- [Extract provided]
When I was a kid I wanted to have fun, that was my mission. I wanted to play with cars, play business, play mommy daddy, play household…play whatever. What mattered the most to me was taking what was in front of me and having fun with it. Play with it. The people in my life mattered – to be with them, to experience them. Then I grew up. And started worrying about not being taken serious unless I showed up in Prada…or if my movie wasn’t bought by WB, or Fox.
I have met a lot of people who have had success for periods of time and failed miserably at other times. Every time it still hits me that I don’t get why they took the failure so damn hard, because I hung out with them because I liked their company, not because they were successful. I was having a good time with them, so I couldn’t understand why they weren’t having a good time with themselves. I love people who don’t take no for an answer and pursue their dreams fearlessly, but that’s different from sitting sulking in a corner f your plans didn’t go according to plan. Very different. As I see it, the most successful people are those that can have a good time no matter what. If you can have fun…man, you are so lucky. And let me tell you, when I die, I believe I’ll remember the time I fell on my ass, crying from laughter, not the time I made my first million.

- [Spatial questions tied to images]
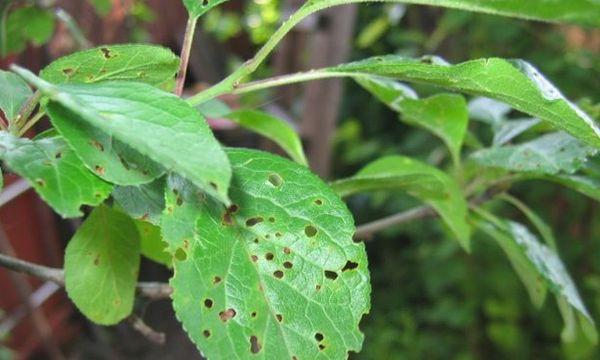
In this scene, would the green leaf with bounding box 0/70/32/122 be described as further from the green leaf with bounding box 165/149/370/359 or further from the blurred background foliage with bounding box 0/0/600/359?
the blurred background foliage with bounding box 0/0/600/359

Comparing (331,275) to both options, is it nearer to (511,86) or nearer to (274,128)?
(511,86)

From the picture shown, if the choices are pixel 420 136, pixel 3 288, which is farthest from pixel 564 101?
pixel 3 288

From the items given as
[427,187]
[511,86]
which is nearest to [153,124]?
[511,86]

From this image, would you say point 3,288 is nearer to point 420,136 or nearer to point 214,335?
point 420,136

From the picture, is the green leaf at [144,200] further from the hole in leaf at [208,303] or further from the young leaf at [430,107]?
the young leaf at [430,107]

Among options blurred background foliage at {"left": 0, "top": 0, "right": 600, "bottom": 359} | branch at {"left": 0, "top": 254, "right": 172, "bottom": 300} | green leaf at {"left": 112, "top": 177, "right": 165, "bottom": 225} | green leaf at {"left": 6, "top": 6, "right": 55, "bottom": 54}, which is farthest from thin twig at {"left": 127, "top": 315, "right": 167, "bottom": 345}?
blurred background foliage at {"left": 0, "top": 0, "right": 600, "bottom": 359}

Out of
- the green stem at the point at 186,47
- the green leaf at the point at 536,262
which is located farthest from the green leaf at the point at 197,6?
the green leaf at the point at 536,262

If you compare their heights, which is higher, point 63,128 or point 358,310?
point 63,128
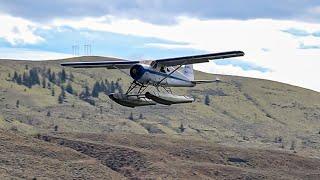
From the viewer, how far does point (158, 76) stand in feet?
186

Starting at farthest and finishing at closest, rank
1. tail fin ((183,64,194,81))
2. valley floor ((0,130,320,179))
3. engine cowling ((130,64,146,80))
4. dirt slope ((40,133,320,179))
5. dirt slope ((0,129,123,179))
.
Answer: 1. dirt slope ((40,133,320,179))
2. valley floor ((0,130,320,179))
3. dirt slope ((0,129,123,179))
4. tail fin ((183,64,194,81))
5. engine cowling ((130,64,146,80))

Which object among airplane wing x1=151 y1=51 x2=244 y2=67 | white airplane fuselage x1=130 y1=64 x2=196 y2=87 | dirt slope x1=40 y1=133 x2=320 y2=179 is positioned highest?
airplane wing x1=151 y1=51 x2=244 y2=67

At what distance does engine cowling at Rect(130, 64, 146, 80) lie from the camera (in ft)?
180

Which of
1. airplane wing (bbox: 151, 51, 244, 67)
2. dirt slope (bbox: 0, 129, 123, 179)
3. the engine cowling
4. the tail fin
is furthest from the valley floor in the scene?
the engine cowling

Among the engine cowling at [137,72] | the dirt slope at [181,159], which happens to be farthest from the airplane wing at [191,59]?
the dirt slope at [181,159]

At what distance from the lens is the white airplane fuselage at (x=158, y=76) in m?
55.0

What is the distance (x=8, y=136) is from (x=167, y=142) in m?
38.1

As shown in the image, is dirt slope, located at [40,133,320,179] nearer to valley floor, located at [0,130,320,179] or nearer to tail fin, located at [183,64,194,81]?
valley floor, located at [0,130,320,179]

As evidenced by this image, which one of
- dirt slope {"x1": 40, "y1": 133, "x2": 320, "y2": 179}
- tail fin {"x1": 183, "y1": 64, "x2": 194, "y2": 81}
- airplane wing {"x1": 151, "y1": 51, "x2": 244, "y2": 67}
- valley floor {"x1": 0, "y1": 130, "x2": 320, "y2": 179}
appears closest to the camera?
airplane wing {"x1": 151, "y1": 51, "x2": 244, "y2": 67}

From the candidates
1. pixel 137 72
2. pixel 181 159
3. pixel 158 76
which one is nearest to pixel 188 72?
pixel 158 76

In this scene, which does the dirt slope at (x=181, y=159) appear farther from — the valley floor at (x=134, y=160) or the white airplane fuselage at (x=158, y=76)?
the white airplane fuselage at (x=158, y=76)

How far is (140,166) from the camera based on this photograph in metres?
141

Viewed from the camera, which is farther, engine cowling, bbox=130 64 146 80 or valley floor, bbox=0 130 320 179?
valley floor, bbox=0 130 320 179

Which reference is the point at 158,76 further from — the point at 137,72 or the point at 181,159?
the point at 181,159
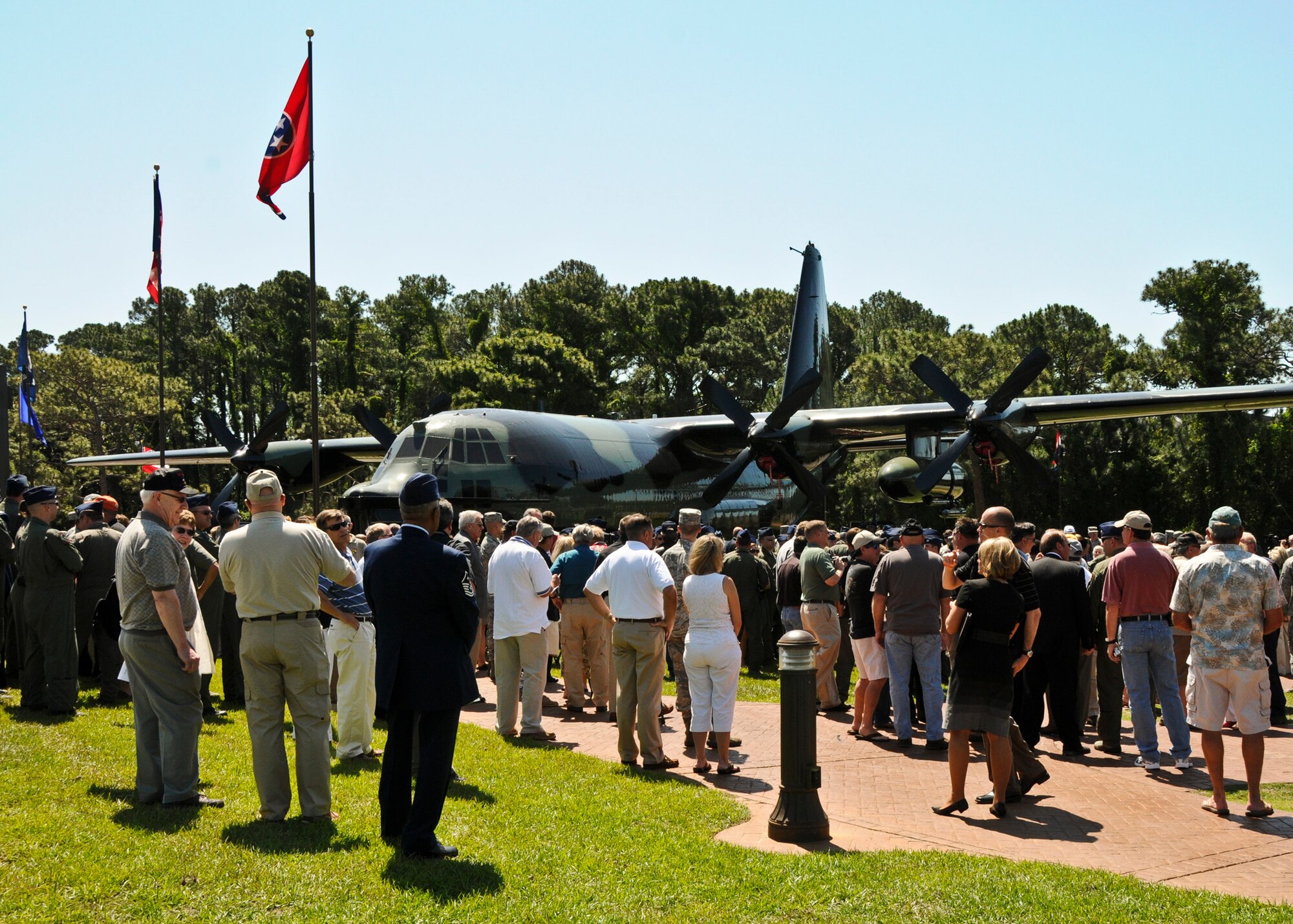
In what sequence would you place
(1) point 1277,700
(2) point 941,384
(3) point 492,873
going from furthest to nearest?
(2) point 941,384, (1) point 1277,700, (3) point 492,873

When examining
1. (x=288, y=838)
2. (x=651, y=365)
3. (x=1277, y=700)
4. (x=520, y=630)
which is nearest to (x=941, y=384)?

- [Challenge] Repeat, word for word, the stretch of the essay on having fun from "When I was a" through "WB, or Fox.". The listing is separate from the essay on having fun.

- [Task result]
When I was a kid I wanted to have fun, that was my mission. I wanted to play with cars, play business, play mommy daddy, play household…play whatever. What mattered the most to me was taking what was in front of me and having fun with it. Play with it. The people in my life mattered – to be with them, to experience them. Then I grew up. And started worrying about not being taken serious unless I showed up in Prada…or if my movie wasn’t bought by WB, or Fox.